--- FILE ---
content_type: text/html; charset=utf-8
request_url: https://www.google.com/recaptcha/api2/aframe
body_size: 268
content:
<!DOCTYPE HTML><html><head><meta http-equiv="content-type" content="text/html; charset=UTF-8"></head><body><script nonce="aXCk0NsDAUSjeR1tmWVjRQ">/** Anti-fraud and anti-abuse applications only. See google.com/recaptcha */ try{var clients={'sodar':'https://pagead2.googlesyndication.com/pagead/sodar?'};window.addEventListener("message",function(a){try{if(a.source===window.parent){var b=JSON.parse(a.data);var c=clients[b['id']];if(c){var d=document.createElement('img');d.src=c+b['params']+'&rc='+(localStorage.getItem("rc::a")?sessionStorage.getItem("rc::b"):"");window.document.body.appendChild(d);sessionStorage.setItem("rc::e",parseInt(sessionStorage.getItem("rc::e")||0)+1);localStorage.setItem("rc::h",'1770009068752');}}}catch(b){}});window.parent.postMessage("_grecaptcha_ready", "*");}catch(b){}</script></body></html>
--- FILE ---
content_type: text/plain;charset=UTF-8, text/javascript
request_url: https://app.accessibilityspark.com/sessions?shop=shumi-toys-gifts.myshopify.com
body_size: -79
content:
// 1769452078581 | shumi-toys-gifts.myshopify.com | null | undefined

• What the task asks: Each line above is to be restated exactly as it stands.

• Exercise result:
--- FILE ---
content_type: text/html; charset=utf-8
request_url: https://www.google.com/recaptcha/api2/aframe
body_size: 268
content:
<!DOCTYPE HTML><html><head><meta http-equiv="content-type" content="text/html; charset=UTF-8"></head><body><script nonce="aXCk0NsDAUSjeR1tmWVjRQ">/** Anti-fraud and anti-abuse applications only. See google.com/recaptcha */ try{var clients={'sodar':'https://pagead2.googlesyndication.com/pagead/sodar?'};window.addEventListener("message",function(a){try{if(a.source===window.parent){var b=JSON.parse(a.data);var c=clients[b['id']];if(c){var d=document.createElement('img');d.src=c+b['params']+'&rc='+(localStorage.getItem("rc::a")?sessionStorage.getItem("rc::b"):"");window.document.body.appendChild(d);sessionStorage.setItem("rc::e",parseInt(sessionStorage.getItem("rc::e")||0)+1);localStorage.setItem("rc::h",'1770009068752');}}}catch(b){}});window.parent.postMessage("_grecaptcha_ready", "*");}catch(b){}</script></body></html>
--- FILE ---
content_type: text/plain;charset=UTF-8, text/javascript
request_url: https://app.accessibilityspark.com/sessions?shop=shumi-toys-gifts.myshopify.com
body_size: -79
content:
// 1769452078581 | shumi-toys-gifts.myshopify.com | null | undefined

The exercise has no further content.